Approximately 1,500 aliens secretly share our planet. They have, in various ways, assumed human form. Most reside peacefully on New York's Manhattan island, but rebels, rogues and ramblers are kept in check by a covert government agency uniquely privy to alien activity. It's called the Men in Black.
Building on this premise, the sci-fi buddy-cop action comedy Men in Blackbarrels along with the intergalactic scope of Star Wars, the devilish wit of Gremlins and the explosive—often slimy—action of Ghostbusters. And were it not for numerous profanities and a few violent moments, it would be a teen-friendly romp.
A savvy MiB veteran (Tommy Lee Jones) introduces the organization's newest recruit (Will Smith) to earth's confidential subculture of incognito E.T.s. Aliens masquerade as cab drivers, pawn shop owners, jewelers and assorted blue-collar citizens. Others assimilate into the media, politics, public education and entertainment ("Elvis is not dead," Jones reports, "he just went home"). The audience share's Smith's sense of amazement and discovery as he processes this surreal diversity which, by comparison, makes the actual streets of midtown Manhattan seem bland and homogenous.
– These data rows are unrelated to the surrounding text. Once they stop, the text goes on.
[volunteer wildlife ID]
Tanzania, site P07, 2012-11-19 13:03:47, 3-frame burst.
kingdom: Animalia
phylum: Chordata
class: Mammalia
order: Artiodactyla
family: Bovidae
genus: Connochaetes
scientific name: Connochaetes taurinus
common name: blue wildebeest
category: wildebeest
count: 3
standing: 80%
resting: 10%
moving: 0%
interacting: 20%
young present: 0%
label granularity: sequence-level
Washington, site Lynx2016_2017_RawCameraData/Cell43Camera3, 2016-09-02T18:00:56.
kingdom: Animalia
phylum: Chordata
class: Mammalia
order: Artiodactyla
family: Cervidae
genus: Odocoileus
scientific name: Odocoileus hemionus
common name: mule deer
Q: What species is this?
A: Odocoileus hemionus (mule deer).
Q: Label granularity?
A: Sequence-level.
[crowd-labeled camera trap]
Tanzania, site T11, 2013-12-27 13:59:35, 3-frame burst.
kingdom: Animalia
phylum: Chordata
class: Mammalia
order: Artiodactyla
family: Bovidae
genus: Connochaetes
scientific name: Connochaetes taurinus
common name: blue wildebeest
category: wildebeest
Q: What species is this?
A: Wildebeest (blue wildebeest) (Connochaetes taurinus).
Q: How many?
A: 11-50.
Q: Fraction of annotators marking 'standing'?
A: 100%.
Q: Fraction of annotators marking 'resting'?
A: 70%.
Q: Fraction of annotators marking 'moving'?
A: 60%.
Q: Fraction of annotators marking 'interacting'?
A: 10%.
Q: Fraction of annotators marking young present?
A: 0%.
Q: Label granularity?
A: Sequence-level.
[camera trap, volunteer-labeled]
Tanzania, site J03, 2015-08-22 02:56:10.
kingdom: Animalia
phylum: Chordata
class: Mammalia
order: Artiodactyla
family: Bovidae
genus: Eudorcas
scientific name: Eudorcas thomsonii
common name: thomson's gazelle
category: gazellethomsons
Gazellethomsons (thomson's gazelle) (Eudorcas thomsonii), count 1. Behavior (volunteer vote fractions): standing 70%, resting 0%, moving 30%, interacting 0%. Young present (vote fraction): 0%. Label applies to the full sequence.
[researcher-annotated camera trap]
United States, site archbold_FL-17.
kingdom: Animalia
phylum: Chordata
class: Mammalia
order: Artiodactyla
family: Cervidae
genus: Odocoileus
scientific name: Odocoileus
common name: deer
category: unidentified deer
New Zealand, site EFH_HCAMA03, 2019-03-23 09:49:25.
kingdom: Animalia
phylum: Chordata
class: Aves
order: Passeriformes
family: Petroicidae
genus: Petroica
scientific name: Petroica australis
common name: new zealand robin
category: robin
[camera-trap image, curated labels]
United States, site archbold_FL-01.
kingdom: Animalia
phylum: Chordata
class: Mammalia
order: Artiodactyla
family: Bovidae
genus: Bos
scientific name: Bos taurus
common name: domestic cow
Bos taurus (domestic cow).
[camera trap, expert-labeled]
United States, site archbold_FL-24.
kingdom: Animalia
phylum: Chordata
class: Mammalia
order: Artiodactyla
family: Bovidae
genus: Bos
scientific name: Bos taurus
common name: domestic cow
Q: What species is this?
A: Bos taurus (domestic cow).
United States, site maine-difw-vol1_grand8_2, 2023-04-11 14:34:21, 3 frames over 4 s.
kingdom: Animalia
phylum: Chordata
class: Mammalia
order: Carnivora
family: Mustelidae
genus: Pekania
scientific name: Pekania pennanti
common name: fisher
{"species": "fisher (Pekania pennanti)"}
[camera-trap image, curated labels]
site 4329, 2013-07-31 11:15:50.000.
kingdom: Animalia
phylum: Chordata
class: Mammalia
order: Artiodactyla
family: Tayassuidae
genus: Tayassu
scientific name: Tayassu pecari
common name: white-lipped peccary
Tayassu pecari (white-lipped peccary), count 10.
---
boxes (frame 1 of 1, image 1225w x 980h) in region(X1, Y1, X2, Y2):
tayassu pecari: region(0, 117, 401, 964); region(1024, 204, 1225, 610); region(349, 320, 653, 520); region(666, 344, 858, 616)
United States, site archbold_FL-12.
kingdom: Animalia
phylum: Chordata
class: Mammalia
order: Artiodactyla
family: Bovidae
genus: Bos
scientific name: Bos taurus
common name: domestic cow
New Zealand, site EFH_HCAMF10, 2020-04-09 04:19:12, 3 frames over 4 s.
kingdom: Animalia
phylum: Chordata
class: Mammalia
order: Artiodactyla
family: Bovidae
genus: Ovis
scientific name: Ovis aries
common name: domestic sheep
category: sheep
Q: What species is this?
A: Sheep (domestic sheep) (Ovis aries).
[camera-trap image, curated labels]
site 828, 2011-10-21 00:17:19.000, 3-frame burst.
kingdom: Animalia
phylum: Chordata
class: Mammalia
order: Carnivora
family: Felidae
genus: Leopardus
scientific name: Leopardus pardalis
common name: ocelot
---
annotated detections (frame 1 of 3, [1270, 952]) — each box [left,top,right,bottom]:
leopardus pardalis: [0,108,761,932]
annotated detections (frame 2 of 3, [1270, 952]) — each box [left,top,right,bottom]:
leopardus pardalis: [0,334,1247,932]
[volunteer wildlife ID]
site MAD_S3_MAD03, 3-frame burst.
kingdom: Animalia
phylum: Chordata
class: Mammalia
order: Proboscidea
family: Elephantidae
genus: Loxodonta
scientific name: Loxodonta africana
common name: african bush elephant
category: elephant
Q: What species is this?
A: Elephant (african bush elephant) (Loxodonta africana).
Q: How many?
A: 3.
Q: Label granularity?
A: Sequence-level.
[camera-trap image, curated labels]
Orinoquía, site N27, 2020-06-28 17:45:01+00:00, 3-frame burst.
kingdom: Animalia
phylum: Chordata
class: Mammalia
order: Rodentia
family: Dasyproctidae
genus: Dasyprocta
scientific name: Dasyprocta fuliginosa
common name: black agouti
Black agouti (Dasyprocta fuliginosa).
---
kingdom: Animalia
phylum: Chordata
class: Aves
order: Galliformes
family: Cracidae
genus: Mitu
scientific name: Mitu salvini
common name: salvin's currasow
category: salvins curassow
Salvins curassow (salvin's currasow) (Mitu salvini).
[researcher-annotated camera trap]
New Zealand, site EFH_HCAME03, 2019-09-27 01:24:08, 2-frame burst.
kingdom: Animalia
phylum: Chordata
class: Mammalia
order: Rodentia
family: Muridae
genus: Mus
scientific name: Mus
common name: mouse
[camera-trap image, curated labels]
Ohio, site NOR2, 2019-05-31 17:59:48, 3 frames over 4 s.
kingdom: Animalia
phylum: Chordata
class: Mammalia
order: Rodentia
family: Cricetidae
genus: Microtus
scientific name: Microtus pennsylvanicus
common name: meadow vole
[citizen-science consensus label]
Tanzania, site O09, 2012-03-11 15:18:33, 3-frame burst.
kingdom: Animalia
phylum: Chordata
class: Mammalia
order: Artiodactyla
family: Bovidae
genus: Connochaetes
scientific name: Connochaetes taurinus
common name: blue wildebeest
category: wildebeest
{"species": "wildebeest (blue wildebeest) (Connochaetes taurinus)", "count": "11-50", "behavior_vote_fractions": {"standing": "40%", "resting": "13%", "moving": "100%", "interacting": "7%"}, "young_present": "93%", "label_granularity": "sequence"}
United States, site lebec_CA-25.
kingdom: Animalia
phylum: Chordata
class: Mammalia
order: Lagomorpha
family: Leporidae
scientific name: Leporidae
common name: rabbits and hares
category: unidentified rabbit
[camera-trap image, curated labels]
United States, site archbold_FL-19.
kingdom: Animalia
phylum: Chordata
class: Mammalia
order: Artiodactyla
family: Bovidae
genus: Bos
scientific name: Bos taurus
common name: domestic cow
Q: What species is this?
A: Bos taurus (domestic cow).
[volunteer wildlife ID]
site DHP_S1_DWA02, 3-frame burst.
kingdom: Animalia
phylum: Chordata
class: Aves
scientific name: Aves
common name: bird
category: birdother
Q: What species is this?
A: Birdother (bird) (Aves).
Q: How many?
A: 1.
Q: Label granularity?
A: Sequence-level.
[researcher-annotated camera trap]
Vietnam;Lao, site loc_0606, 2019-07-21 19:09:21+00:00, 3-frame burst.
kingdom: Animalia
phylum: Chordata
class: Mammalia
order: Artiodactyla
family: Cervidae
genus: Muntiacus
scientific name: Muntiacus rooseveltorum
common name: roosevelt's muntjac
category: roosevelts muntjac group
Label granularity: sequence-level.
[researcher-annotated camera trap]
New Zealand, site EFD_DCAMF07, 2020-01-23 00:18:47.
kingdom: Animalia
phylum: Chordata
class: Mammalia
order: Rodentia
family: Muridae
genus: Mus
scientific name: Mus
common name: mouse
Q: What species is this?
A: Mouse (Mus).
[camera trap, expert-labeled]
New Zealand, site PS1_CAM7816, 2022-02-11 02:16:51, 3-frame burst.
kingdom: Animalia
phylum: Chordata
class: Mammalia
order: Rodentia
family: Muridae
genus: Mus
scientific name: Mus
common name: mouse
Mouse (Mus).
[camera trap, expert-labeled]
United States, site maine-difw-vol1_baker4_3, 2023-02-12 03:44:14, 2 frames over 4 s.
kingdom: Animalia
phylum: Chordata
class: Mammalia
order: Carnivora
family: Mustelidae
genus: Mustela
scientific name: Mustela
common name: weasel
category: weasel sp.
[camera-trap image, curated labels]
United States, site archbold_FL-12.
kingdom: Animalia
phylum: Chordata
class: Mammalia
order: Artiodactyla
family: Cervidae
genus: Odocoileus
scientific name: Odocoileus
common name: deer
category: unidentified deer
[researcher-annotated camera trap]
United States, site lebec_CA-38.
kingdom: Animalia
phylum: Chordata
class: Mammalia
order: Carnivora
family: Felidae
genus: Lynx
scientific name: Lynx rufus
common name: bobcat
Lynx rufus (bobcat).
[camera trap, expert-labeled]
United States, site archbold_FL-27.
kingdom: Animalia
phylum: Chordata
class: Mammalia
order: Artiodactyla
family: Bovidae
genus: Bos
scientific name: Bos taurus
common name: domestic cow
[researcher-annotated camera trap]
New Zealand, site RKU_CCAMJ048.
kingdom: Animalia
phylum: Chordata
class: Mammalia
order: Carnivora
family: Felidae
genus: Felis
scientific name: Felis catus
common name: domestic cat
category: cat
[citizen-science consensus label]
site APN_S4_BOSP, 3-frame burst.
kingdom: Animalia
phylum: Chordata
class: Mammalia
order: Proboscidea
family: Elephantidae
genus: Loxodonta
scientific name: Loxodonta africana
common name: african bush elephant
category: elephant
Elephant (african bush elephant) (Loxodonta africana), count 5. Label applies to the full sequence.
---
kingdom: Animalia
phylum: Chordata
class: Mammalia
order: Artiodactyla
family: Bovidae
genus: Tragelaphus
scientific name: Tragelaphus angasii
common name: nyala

As the plot develops, that wonder gives way to urgency. One extreme foreigner, an enormous bug, dons human skin in a diabolical scheme to steal a marble-sized galaxy and have earth destroyed as part of an interstellar conflict. When the creature's plans are uncovered, it's up to MiB to avert global disaster . . . discreetly.
Men in Black has a winning sense of humor, though its clever dialogue is punctured by offensive language, including an exchange in which sexual innuendos fly between Smith and a female coroner. Even so, the film doesn't include any sex or nudity. As for violence, watching Jones blast aliens into pools of slime isn't as disturbing as the evil bug's casual extermination of human characters. A nasty farmer is sucked out of his skin (implied). A pest controller is killed with his own gear. Men are stabbed through the neck with sharp appendages. Though frequent injections of comedy keep the tone from getting too dark, the objectionable elements make a significant impression.
In a movie season dominated by lackluster sequels and R-rated actioners, director Barry Sonnenfeld has put an enjoyably original concept on the big screen. And young people are flocking to it. Men in Black earned more than $50 million opening weekend. For many families, however, the film's profanity and violence will present a close encounter of the unacceptable kind.